Switch to llama-cpp-python

2025-08-08 21:40:15 +01:00 · 2025-08-08 21:40:15 +01:00 · d937f2d5fa
commit d937f2d5fa
parent ef7df1a8c3
25 changed files with 2957 additions and 1181 deletions
--- a/quantise_gguf.py
+++ b/quantise_gguf.py
@ -1,10 +1,10 @@
 #!/usr/bin/env python3
-"""Bartowski Quantisation Script for advanced GGUF model processing.
+"""Advanced Quantisation Script for GGUF model processing.

-Implements a sophisticated quantisation pipeline supporting Q4_K_M, Q4_K_L,
-Q4_K_XL, and Q4_K_XXL methods with tensor-level precision control. Features
-parallel processing, status tracking, automatic README generation, and
-HuggingFace integration for streamlined model distribution workflows.
+Implements a sophisticated quantisation pipeline supporting Q4_K_M, Q4_K_L, Q4_K_XL and custom
+profiles with tensor-level precision control.

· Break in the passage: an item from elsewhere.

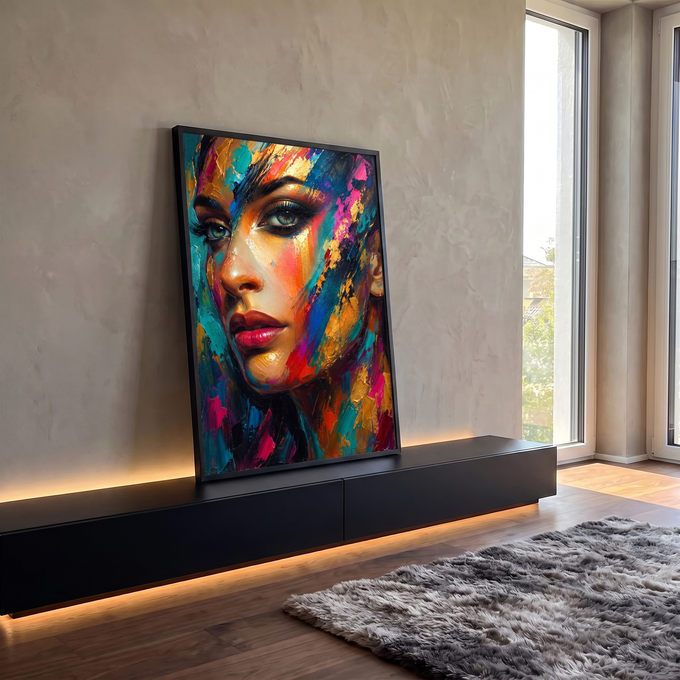 Quadro Decorativo Grande Rosto Feminino para Sala Dourado | quadros decorativos para sala | retrato de mulher em pinceladas coloridas douradas, turquesa e rosa com olhos marcantes | em Quadros para Sala | Porao dos Quadros
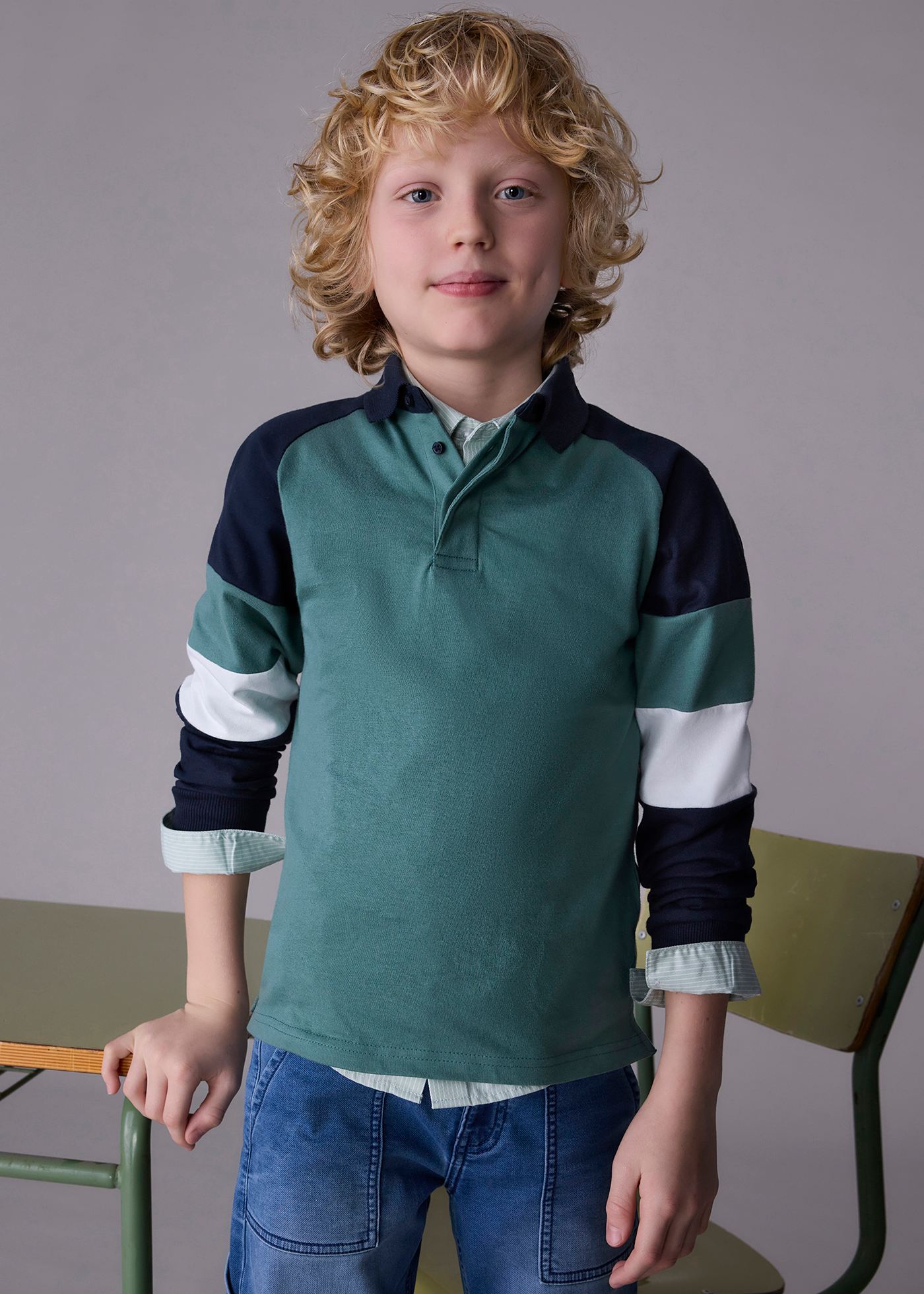 Boys banded polo shirt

Features parallel processing, status tracking,
+automatic README generation, and HuggingFace integration for streamlined model distribution
+workflows.

 Usage: python quantise.py <huggingface_url>
 """
@ -28,45 +28,38 @@ def main() -> None:
    to quantised GGUF files with optional HuggingFace upload and cleanup.
    """
    parser = argparse.ArgumentParser(
-        description="Bartowski Quantisation Script - Supports Q4_K_M, Q4_K_L, Q4_K_XL, Q4_K_XXL",
+        description=(
+            "GGUF model quantisation tool supporting Q2-Q8 formats including K-quants, "
+            "legacy formats, and Bartowski method variants with tensor-specific precision "
+            "for embeddings and output layers."
+        ),
        formatter_class=argparse.RawDescriptionHelpFormatter,
        epilog="""
 Examples:
-  python quantise.py https://huggingface.co/DavidAU/Gemma-3-4b-it-Uncensored-DBL-X
-  python quantise.py hf.co/DavidAU/Gemma-3-it-4B-Uncensored-DBL-X-GGUF:F16
+  uv run quantise.py https://huggingface.co/MyUser/SafeTensorModelRepo
+  uv run quantise.py hf.co/MyUser/Model-Repo-GGUF:F16
        """,
    )
    parser.add_argument("url", help="HuggingFace model URL")
-    parser.add_argument(
-        "--work-dir", type=Path, help="Working directory (default: ./quantisation_work)"
-    )
+    parser.add_argument("--work-dir", type=Path, help="Working directory (default: ./work)")
    parser.add_argument(
        "--no-imatrix",
        action="store_true",
-        help="Skip imatrix generation (faster but lower quality)",
-    )
-    parser.add_argument(
-        "--imatrix-base",
-        choices=[
-            "Q2_K",
-            "Q3_K_L",
-            "Q3_K_M",
-            "Q3_K_S",
-            "Q4_K_S",
-            "Q4_K_M",
-            "Q5_K_S",
-            "Q5_K_M",
-            "Q6_K",
-            "Q8_0",
-        ],
-        default="Q4_K_M",
-        help="Base quantisation for imatrix generation",
+        help="Skip checking for imatrix files (faster but lower quality)",
    )
    parser.add_argument(
        "--no-upload",
        action="store_true",
        help="Skip uploading to HuggingFace (local testing only)",
    )
+    parser.add_argument(
+        "--profiles",
+        nargs="*",
+        help=(
+            "Quantisation profiles to use "
+            "(default: Q3_K_M Q3_K_L Q3_K_XL Q4_K_M Q4_K_L Q5_K_M Q6_K Q6_K_L Q8_0)"
+        ),
+    )

    args = parser.parse_args()

@ -76,10 +69,10 @@ Examples:

    try:
        orchestrator = QuantisationOrchestrator(
-            work_dir=args.work_dir or Path.cwd() / "quantisation_work",
+            work_dir=args.work_dir or Path.cwd() / "work",
            use_imatrix=not args.no_imatrix,
-            imatrix_base=args.imatrix_base,
            no_upload=args.no_upload,
+            custom_profiles=args.profiles,
        )
        orchestrator.quantise(args.url)